(Saved entries)
· · · · · · ·

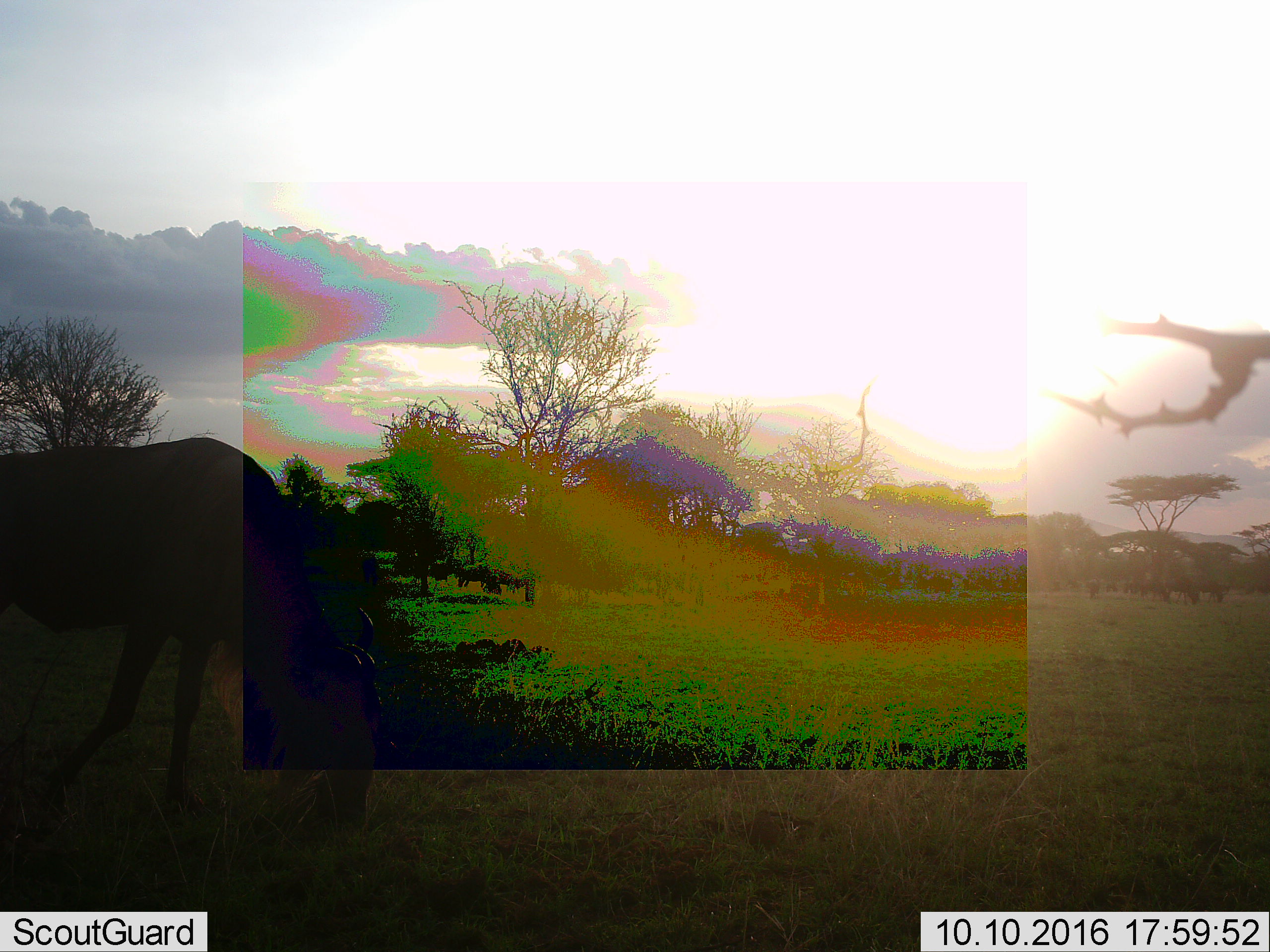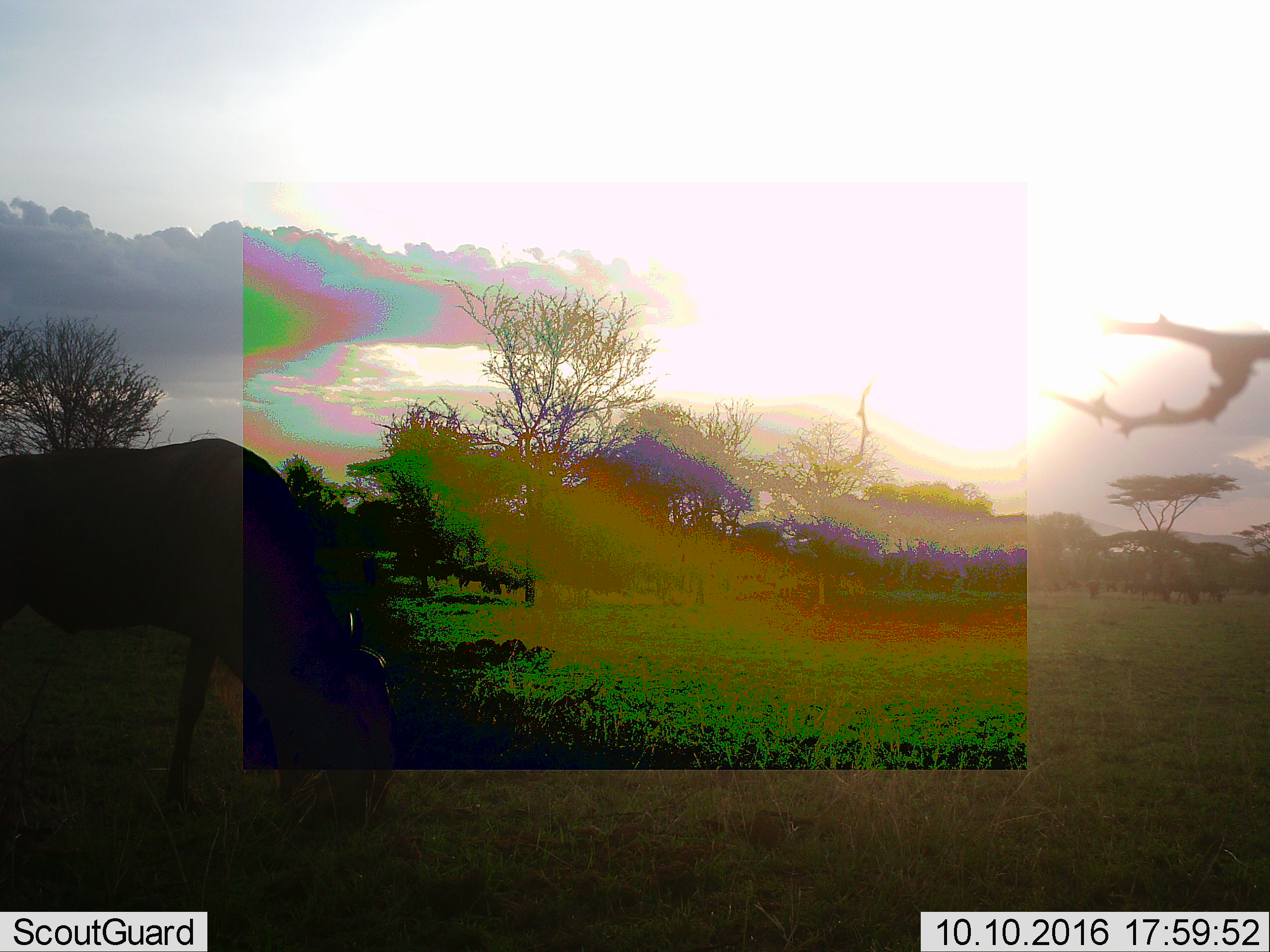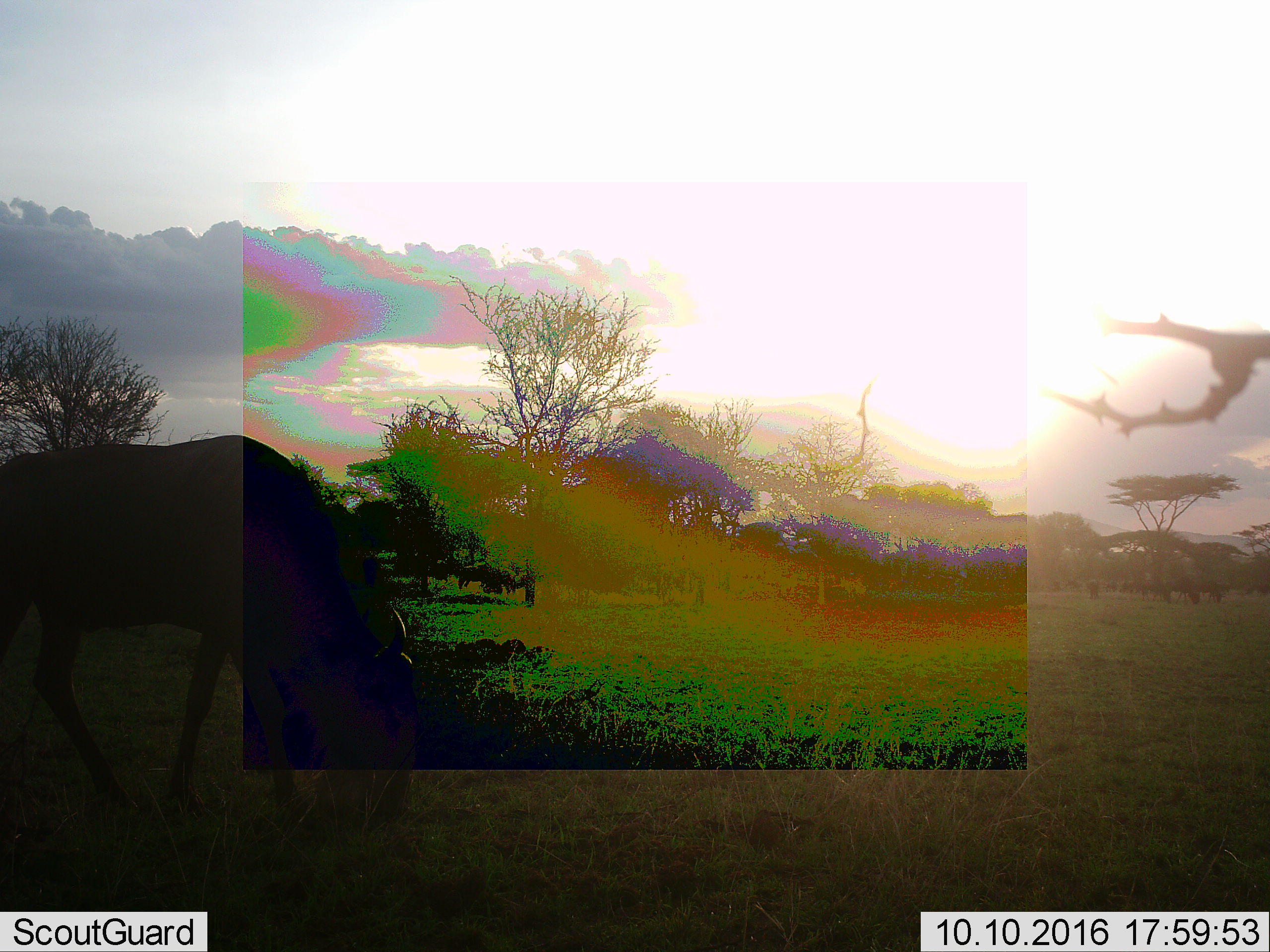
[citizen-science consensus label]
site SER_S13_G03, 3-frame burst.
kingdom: Animalia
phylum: Chordata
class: Mammalia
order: Artiodactyla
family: Bovidae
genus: Connochaetes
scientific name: Connochaetes taurinus taurinus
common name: blue wildebeest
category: wildebeestblue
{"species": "wildebeestblue (blue wildebeest) (Connochaetes taurinus taurinus)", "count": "11-50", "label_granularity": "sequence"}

· · · · · · ·

WHAT THE EXERCISE ASKS:
Above this instruction are the records; retype exactly the lines from the one containing "kingdom: Animalia" up to and including the one containing "category: wildebeestblue".

REPLY:
kingdom: Animalia
phylum: Chordata
class: Mammalia
order: Artiodactyla
family: Bovidae
genus: Connochaetes
scientific name: Connochaetes taurinus taurinus
common name: blue wildebeest
category: wildebeestblue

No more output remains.